━━━ Input for this task
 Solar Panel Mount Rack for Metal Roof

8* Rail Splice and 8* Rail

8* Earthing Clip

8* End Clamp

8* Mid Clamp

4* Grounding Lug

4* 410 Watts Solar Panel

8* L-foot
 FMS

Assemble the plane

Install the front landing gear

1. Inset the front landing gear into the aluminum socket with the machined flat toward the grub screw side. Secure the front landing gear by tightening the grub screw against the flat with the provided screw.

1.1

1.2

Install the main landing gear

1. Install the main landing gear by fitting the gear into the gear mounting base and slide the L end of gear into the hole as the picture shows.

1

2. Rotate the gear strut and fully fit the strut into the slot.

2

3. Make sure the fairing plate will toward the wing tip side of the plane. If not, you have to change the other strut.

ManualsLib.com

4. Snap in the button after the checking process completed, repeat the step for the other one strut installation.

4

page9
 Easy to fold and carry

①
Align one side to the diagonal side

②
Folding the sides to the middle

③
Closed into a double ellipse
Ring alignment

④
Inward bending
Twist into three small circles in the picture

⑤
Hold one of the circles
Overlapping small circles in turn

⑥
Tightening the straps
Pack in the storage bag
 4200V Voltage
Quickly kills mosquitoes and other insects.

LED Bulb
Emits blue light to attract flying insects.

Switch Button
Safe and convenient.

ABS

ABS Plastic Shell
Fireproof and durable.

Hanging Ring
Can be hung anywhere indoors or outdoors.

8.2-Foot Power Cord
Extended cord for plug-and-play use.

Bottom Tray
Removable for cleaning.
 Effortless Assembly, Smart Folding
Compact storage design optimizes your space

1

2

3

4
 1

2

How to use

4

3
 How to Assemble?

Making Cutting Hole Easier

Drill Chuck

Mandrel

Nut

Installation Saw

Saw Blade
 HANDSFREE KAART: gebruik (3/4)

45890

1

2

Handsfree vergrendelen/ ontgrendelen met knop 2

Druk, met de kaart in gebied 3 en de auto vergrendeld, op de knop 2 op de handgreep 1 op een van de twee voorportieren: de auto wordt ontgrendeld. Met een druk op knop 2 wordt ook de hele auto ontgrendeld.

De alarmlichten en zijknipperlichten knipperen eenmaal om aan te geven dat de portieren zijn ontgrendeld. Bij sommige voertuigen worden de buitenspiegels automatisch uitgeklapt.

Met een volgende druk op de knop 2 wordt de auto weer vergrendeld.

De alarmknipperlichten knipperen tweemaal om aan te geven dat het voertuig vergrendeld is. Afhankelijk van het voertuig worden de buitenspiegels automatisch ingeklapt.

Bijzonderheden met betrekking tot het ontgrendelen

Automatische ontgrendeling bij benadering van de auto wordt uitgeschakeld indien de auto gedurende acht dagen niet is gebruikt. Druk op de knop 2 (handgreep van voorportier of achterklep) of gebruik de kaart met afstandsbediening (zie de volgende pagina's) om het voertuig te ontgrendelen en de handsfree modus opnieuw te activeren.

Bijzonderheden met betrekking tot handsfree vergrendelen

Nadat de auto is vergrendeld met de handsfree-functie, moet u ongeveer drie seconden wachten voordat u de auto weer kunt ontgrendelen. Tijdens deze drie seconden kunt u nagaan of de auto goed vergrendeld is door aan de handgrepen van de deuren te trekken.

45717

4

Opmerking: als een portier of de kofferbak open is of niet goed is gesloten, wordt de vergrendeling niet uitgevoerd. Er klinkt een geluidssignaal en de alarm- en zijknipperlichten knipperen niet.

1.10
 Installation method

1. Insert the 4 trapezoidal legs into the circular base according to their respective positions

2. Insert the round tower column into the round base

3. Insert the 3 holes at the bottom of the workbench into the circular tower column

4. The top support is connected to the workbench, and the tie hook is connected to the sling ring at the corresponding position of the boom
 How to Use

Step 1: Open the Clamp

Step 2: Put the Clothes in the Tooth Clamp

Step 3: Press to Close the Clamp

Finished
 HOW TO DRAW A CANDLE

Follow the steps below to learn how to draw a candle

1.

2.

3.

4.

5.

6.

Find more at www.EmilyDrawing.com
━━━━━━
_Your instructions_. Copy out the entries exactly. Begin at the first line and end with the line that has "Removable for cleaning.".

_Solution to the problem_.
 Solar Panel Mount Rack for Metal Roof

8* Rail Splice and 8* Rail

8* Earthing Clip

8* End Clamp

8* Mid Clamp

4* Grounding Lug

4* 410 Watts Solar Panel

8* L-foot
 FMS

Assemble the plane

Install the front landing gear

1. Inset the front landing gear into the aluminum socket with the machined flat toward the grub screw side. Secure the front landing gear by tightening the grub screw against the flat with the provided screw.

1.1

1.2

Install the main landing gear

1. Install the main landing gear by fitting the gear into the gear mounting base and slide the L end of gear into the hole as the picture shows.

1

2. Rotate the gear strut and fully fit the strut into the slot.

2

3. Make sure the fairing plate will toward the wing tip side of the plane. If not, you have to change the other strut.

ManualsLib.com

4. Snap in the button after the checking process completed, repeat the step for the other one strut installation.

4

page9
 Easy to fold and carry

①
Align one side to the diagonal side

②
Folding the sides to the middle

③
Closed into a double ellipse
Ring alignment

④
Inward bending
Twist into three small circles in the picture

⑤
Hold one of the circles
Overlapping small circles in turn

⑥
Tightening the straps
Pack in the storage bag
 4200V Voltage
Quickly kills mosquitoes and other insects.

LED Bulb
Emits blue light to attract flying insects.

Switch Button
Safe and convenient.

ABS

ABS Plastic Shell
Fireproof and durable.

Hanging Ring
Can be hung anywhere indoors or outdoors.

8.2-Foot Power Cord
Extended cord for plug-and-play use.

Bottom Tray
Removable for cleaning.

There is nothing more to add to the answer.